Sauf qu’aucun élément ne permet d’affirmer qu’il s’agirait d’un crime.

Une enquête qui n’a jamais privilégié la piste criminelle

Pour mieux comprendre, revenons au 27 novembre 2024. Ce jour-là, l’annonce de son décès est relayée dans les médias. Dès ce moment, et selon de premières informations, recueillies par La Provence, une source policière aurait confié qu’ « aucun élément n’indiqu[ait] la piste criminelle ». Quelques jours plus tard, le parquet dévoile que « l’autopsie de la victime permet d’exclure à ce stade l’intervention d’un tiers », relaie le quotidien. L’enquête est néanmoins encore ouverte et des analyses toxicologiques sont en cours.

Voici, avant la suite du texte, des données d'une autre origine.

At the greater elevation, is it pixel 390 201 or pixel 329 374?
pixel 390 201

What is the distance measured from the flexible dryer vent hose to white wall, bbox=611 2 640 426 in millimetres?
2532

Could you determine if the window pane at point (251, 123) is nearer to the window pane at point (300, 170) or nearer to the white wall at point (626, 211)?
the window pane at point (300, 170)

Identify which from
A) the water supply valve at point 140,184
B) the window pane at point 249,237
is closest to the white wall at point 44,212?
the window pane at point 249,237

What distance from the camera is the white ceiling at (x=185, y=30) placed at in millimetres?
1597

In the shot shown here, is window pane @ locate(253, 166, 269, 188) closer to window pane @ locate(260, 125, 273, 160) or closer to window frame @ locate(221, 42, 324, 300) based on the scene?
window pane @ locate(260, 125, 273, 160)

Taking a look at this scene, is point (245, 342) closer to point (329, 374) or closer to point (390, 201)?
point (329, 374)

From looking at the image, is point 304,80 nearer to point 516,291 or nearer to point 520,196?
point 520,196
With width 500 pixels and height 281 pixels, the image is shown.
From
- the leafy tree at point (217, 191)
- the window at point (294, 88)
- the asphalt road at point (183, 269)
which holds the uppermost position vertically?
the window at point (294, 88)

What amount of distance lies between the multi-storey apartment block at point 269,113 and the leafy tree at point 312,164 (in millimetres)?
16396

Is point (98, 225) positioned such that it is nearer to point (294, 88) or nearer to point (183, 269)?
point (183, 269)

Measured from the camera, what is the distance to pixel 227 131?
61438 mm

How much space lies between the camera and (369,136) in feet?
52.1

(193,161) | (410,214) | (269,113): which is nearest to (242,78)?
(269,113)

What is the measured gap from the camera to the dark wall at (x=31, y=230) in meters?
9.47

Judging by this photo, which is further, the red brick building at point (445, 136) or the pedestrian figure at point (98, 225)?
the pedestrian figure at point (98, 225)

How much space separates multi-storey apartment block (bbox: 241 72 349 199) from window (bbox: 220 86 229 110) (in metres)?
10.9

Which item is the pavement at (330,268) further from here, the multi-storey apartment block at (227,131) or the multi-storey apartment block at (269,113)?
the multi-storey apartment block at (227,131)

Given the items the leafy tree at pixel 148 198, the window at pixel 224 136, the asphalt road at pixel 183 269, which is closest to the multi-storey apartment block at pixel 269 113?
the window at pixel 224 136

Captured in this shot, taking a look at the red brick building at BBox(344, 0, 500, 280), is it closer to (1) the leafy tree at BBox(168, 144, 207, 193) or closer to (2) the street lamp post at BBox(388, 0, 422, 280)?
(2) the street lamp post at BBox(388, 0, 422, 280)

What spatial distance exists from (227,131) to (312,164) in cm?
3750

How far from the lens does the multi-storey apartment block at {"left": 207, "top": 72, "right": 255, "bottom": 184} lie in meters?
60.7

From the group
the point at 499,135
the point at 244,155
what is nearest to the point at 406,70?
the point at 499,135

En parallèle, un autre narratif s’écrit sous la plume de certains médias et des réseaux sociaux. L’agence de presse turque Anadolu décrit ainsi le décès comme « suspect », sans pour autant étayer cette qualification. Sur les réseaux sociaux, des publications insinuent que les services du renseignement israélien seraient à l’origine de la mort de la journaliste.

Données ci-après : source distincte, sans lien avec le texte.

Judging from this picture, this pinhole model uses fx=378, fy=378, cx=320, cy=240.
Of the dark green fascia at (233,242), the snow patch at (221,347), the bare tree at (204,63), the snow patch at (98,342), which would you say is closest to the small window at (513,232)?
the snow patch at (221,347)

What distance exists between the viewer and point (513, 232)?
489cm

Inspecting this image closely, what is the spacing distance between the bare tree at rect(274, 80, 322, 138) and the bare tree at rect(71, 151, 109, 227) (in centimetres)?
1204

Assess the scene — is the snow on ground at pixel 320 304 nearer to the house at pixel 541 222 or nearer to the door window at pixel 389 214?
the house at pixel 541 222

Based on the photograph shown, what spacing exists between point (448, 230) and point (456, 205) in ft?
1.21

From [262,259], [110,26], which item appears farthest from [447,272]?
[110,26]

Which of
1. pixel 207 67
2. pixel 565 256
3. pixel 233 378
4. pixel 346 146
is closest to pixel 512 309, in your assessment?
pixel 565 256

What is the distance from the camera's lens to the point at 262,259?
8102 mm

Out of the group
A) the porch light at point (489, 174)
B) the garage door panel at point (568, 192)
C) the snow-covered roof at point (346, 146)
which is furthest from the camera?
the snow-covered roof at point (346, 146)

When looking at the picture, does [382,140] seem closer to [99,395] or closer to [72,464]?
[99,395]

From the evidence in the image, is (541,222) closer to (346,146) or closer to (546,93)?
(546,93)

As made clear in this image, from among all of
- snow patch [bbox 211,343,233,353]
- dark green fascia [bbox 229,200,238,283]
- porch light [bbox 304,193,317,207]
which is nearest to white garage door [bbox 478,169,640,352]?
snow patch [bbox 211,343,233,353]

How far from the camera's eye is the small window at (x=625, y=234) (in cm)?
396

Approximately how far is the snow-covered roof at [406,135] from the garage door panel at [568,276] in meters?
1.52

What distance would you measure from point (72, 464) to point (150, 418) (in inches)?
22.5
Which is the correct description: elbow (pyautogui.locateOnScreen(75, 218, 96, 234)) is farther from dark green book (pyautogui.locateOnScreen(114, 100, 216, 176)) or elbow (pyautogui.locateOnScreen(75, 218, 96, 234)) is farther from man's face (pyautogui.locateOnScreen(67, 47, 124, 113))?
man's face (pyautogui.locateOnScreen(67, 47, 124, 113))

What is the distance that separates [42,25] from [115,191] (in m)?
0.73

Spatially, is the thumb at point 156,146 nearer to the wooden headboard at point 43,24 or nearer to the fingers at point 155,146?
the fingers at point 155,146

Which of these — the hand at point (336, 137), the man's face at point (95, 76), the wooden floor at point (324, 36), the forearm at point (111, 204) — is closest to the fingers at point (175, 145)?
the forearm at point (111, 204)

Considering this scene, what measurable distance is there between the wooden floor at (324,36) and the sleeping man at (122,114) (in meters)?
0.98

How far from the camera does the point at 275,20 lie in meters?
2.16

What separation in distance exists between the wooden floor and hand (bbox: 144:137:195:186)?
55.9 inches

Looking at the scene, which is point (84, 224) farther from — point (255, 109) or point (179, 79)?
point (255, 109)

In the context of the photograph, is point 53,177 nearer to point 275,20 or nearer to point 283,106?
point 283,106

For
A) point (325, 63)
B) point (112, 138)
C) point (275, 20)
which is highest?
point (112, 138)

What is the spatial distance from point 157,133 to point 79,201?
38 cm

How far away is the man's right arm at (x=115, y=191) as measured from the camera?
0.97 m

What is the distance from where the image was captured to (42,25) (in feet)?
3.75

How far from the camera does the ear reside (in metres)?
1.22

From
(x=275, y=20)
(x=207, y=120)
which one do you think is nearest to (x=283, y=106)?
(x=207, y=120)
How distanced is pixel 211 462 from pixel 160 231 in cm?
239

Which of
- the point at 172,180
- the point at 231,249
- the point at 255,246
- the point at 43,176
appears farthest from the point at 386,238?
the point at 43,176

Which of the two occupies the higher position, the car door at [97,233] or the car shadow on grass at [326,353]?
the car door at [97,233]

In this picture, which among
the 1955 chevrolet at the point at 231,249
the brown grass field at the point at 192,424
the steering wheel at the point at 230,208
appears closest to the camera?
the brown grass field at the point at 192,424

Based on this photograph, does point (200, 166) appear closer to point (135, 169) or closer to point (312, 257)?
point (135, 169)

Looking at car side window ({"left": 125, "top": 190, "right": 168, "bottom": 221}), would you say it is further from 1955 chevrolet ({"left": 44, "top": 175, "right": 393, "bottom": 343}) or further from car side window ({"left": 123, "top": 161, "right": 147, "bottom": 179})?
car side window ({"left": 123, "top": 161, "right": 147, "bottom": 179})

Toujours selon eux, Marine Vlahovic était « en train de réaliser un documentaire sur le génocide à Gaza et s’apprêtait à faire des révélations ». Ce projet  serait, d’après eux, la raison pour laquelle elle aurait été tuée. Mais, les publications, récentes comme anciennes, ne contiennent aucune preuve soutenant ces allégations.

« La piste criminelle a tout à fait été écartée »

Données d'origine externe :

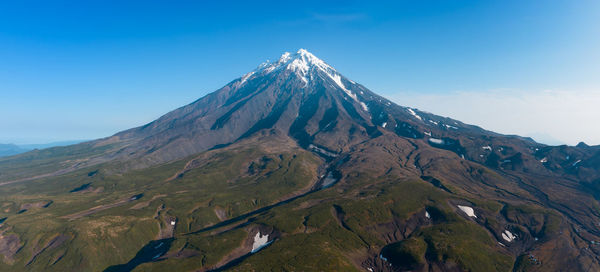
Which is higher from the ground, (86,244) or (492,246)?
(86,244)

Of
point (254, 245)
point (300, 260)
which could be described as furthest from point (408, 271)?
point (254, 245)

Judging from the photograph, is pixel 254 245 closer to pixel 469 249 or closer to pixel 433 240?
pixel 433 240

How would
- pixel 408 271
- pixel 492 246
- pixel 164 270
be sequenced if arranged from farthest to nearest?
pixel 492 246, pixel 408 271, pixel 164 270

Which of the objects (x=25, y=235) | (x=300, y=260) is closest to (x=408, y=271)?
(x=300, y=260)

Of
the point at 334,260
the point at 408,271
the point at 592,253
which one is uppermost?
the point at 334,260

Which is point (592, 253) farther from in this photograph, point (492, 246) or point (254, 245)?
point (254, 245)

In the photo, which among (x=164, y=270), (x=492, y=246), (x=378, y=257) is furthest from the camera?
(x=492, y=246)

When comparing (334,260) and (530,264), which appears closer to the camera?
(334,260)
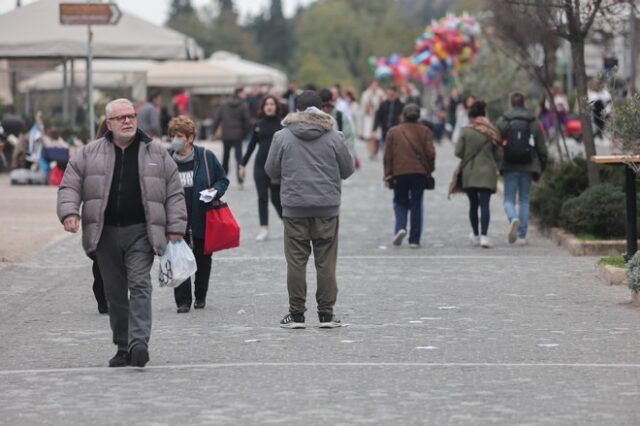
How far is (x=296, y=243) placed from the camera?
11.5 m

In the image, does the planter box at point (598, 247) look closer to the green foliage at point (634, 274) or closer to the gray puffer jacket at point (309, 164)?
the green foliage at point (634, 274)

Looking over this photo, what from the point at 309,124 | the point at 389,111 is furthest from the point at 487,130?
the point at 389,111

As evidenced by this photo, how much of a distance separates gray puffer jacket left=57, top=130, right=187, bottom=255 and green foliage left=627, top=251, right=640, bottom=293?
4143 mm

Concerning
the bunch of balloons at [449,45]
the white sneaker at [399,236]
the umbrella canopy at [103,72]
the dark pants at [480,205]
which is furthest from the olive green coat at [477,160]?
the bunch of balloons at [449,45]

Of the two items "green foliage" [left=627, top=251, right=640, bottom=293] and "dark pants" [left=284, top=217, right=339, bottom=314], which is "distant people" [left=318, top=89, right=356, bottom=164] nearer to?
"green foliage" [left=627, top=251, right=640, bottom=293]

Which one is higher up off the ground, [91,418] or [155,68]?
[155,68]

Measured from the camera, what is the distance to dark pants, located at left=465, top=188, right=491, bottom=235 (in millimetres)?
17625

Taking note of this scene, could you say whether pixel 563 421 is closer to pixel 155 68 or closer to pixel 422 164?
pixel 422 164

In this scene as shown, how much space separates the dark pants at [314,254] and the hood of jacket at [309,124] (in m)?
Answer: 0.60

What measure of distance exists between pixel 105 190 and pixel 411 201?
856cm

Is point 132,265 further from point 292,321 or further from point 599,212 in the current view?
point 599,212

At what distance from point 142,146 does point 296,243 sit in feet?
6.93

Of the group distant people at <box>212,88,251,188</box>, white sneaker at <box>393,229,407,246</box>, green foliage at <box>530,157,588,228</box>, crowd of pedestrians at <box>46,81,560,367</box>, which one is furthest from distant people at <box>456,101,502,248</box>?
distant people at <box>212,88,251,188</box>

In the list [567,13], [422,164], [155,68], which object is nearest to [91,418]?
[422,164]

Au contraire, contacté par Les Surligneurs, le parquet de Marseille indique que « l’enquête a été classée sans suite (pour absence d’infraction) le 28 octobre 2025 » car « la piste criminelle a tout à fait été écartée ».

Face à ces allégations, le père de Marine Vlahovic a également confirmé, à nos confrères d’Euronews, que « [s]a fille n’avait pas été tué ». Auprès de Libération, la famille a également communiqué plusieurs éléments concernant les conclusions de l’enquête.

Tout d’abord, « dans l‘immeuble où elle habitait, des caméras étaient installées dans la cage d’escalier, ainsi qu’une donnant sur la rue. L’examen des images vidéo a été réalisé par la police judiciaire de Marseille, validé ensuite par les services du procureur de la République de Marseille ». Or, « selon le procès verbal de l’enquête diligentée par le procureur, il n’y a eu “aucune entrée ni sortie d’une personne étrangère à l’immeuble” », a indiqué la famille à nos confrères. De plus, l’autopsie n’a pas « mis en évidence de lésion traumatique suspecte de violence ayant participé au décès ».

Quant au prétendu mobile avancé par certains internautes — un documentaire en cours sur Gaza comportant des « révélations » —, une amie de Marine Vlahovic, la productrice Milena Peillon, a démenti cette rumeur auprès de Libération. Selon cette dernière, la journaliste était en « phase de repérage » concernant un projet portant sur des Gazaouis ayant quitté l’enclave.

Aucun élément ne permet donc d’affirmer que Marine Vlahovic aurait été tuée. Prudence donc concernant les allégations qui circulent à ce propos sur la toile.